→ STATED PROBLEM: How many of the lines below contain the word "white"? Reply with the number alone.

→ RECORDS:
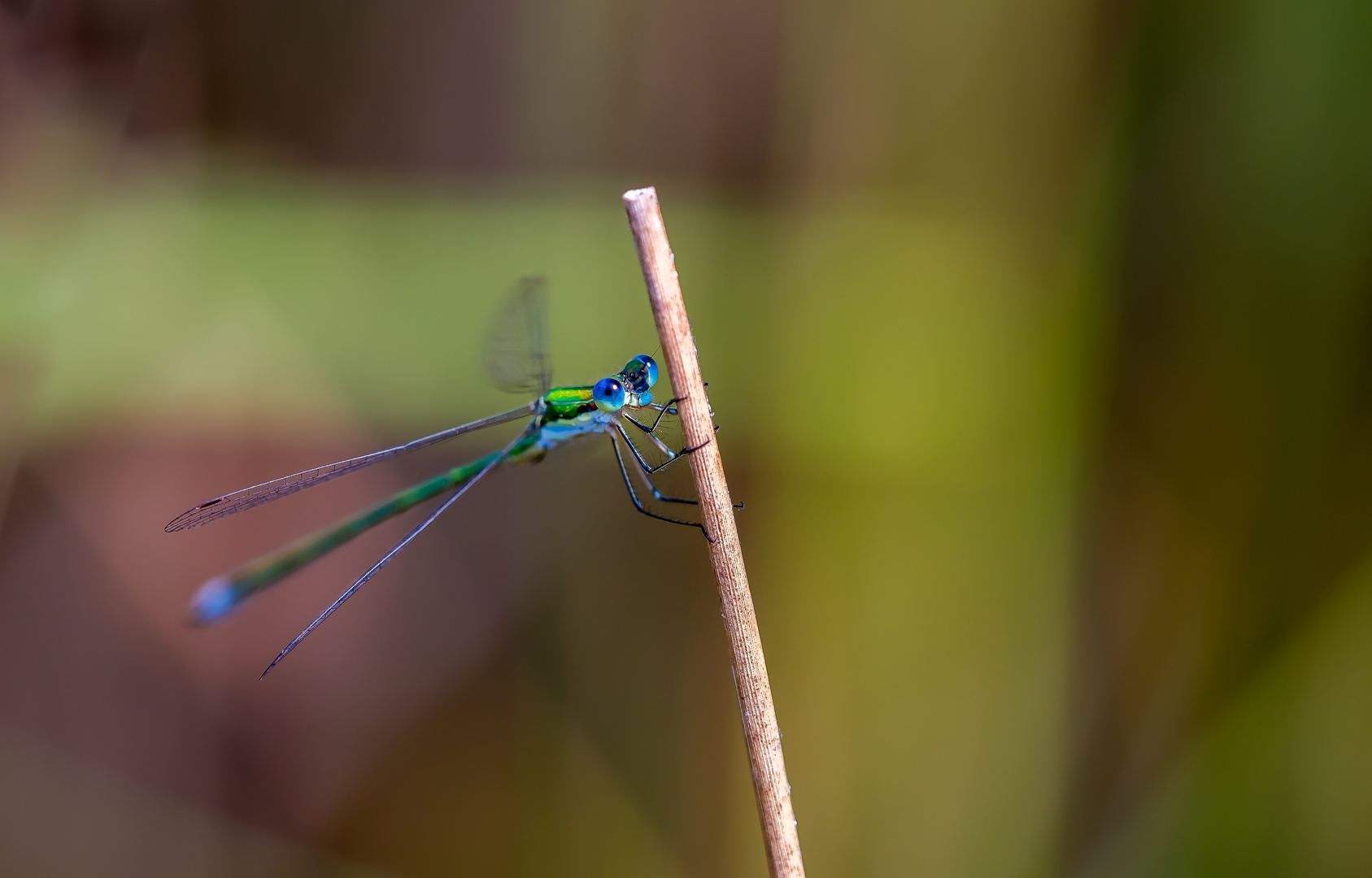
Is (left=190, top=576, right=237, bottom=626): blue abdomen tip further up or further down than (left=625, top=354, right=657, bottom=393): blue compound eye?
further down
...
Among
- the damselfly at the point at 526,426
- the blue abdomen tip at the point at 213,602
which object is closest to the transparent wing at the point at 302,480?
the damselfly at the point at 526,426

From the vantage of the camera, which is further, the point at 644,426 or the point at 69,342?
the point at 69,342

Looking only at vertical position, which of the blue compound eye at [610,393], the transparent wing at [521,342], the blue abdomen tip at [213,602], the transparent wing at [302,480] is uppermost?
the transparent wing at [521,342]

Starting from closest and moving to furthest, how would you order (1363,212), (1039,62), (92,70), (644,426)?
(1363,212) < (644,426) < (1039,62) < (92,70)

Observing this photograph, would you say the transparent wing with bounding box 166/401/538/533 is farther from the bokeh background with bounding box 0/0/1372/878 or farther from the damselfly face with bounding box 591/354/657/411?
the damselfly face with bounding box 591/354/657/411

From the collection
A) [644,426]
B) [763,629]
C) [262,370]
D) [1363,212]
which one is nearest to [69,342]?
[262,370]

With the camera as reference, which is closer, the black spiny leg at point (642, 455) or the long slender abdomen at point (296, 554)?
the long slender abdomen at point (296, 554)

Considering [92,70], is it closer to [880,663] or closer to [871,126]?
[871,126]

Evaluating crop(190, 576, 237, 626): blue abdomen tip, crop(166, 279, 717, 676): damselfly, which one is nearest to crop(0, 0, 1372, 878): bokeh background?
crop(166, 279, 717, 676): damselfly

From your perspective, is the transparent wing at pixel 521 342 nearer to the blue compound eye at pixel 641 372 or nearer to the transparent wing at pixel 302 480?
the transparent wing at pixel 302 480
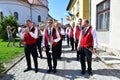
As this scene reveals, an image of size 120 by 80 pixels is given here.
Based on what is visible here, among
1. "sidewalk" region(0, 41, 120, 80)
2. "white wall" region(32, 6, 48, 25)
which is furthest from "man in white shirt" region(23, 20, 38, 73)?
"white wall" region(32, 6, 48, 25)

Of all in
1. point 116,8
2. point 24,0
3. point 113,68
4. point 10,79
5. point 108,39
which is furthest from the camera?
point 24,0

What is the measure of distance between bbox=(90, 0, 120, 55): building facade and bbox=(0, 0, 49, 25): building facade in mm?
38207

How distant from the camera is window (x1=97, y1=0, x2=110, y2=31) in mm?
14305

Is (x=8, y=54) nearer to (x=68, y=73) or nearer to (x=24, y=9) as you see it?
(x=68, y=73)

→ RESULT BELOW: 3